··· Supplied information

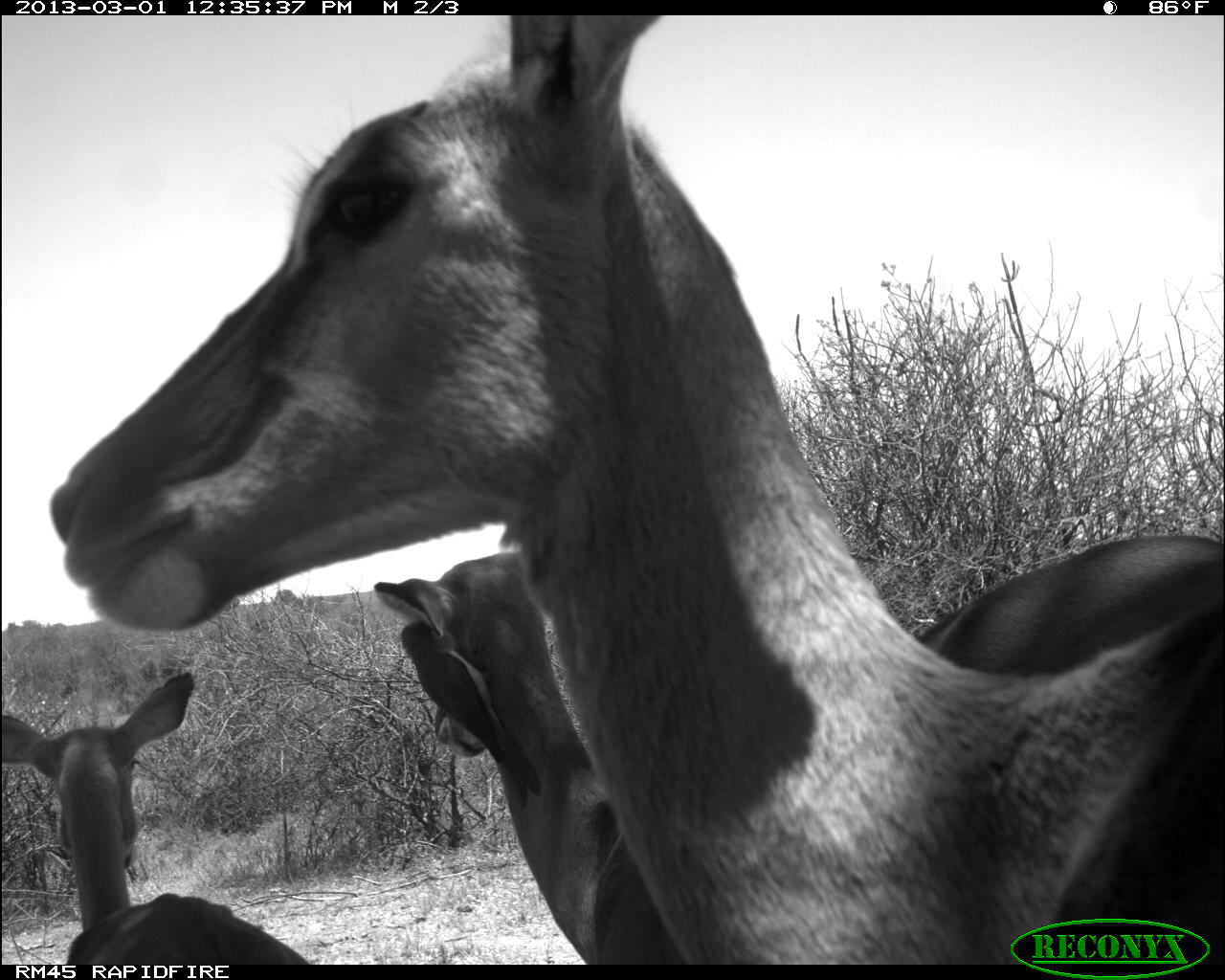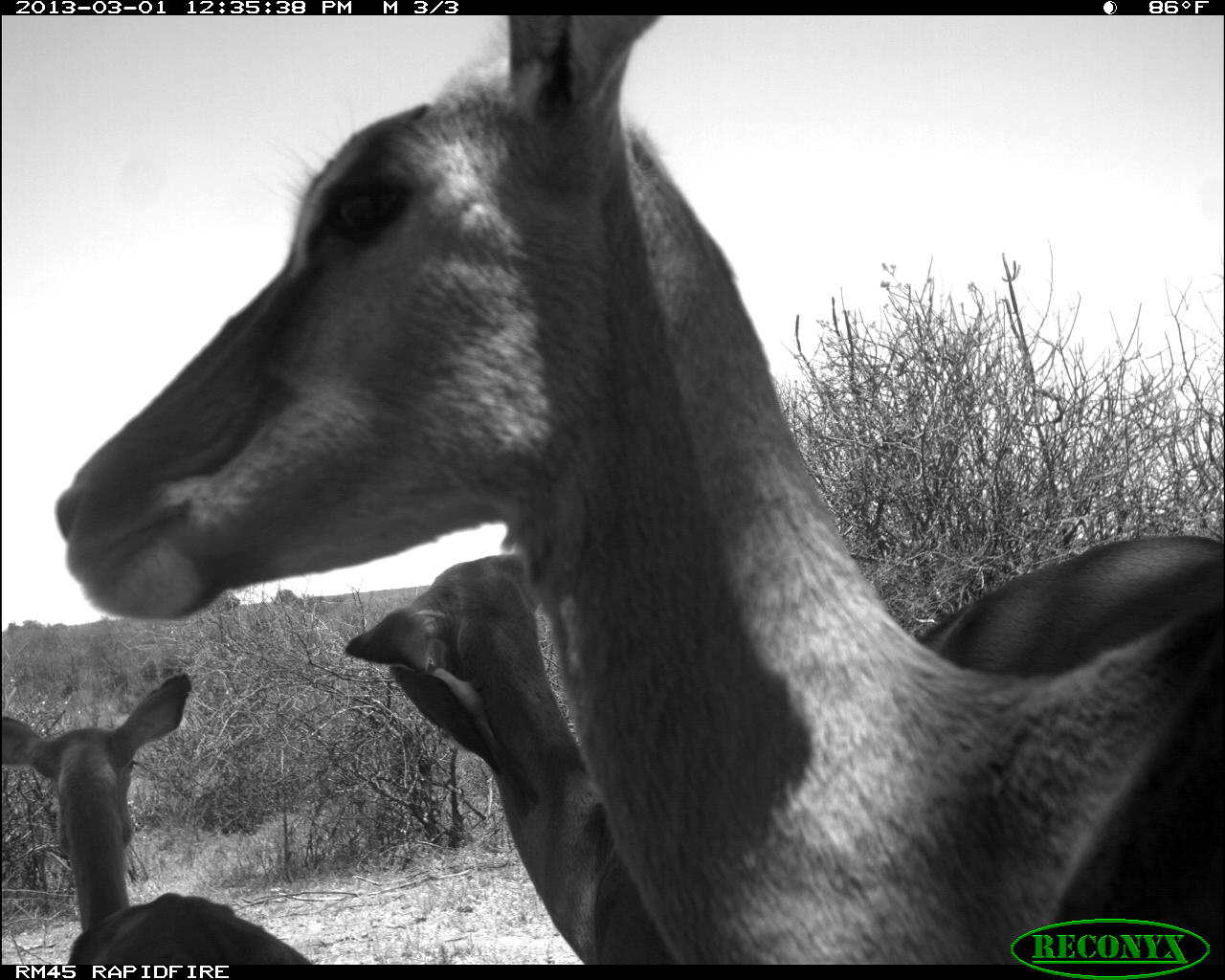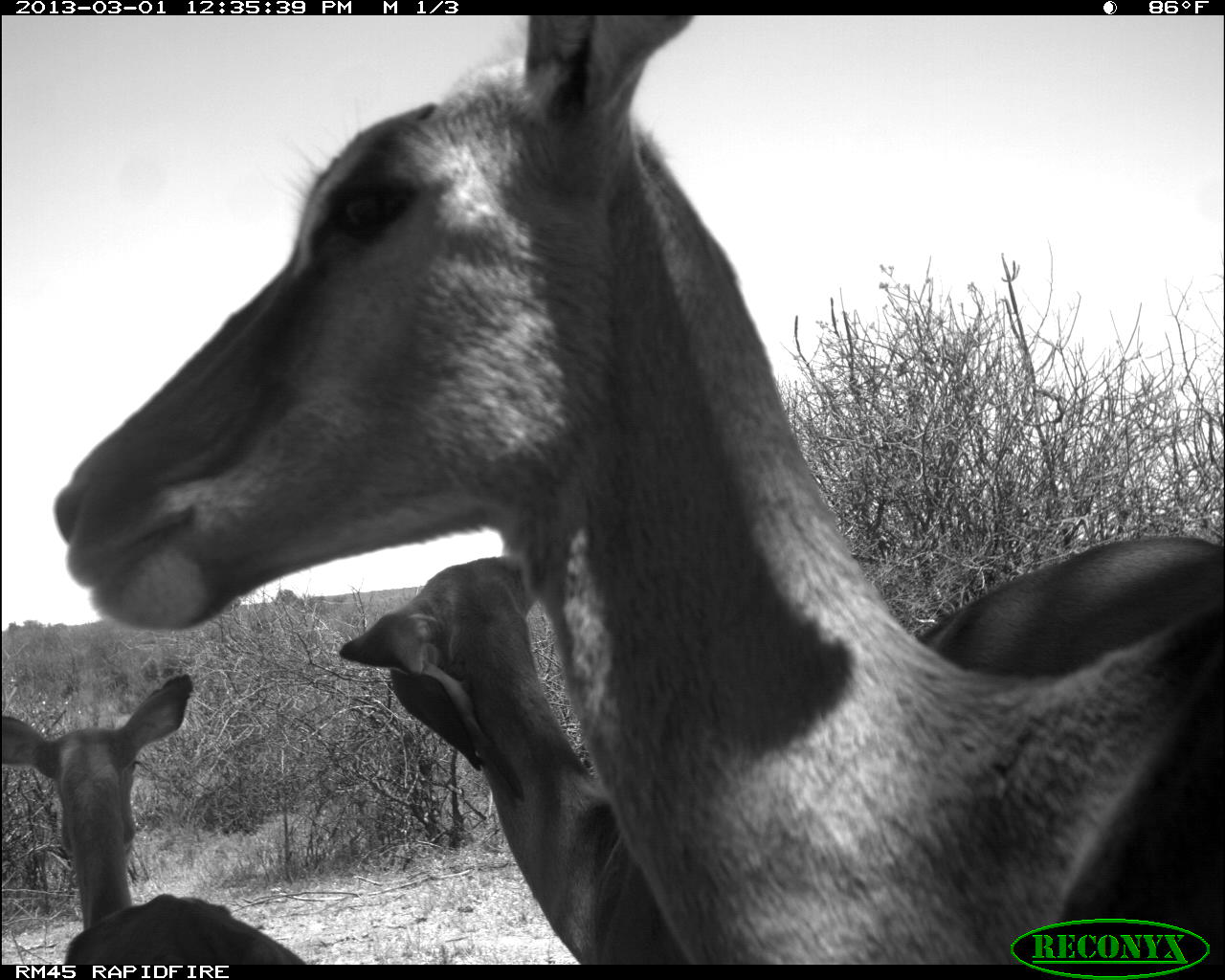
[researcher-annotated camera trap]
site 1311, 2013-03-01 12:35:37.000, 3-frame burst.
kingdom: Animalia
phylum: Chordata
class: Mammalia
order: Artiodactyla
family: Bovidae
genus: Aepyceros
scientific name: Aepyceros melampus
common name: impala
Aepyceros melampus (impala), count 3.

······

• Work task
Would you return the records exactly, keeping out every picture?

• Written reply
[researcher-annotated camera trap]
site 1311, 2013-03-01 12:35:37.000, 3-frame burst.
kingdom: Animalia
phylum: Chordata
class: Mammalia
order: Artiodactyla
family: Bovidae
genus: Aepyceros
scientific name: Aepyceros melampus
common name: impala
Aepyceros melampus (impala), count 3.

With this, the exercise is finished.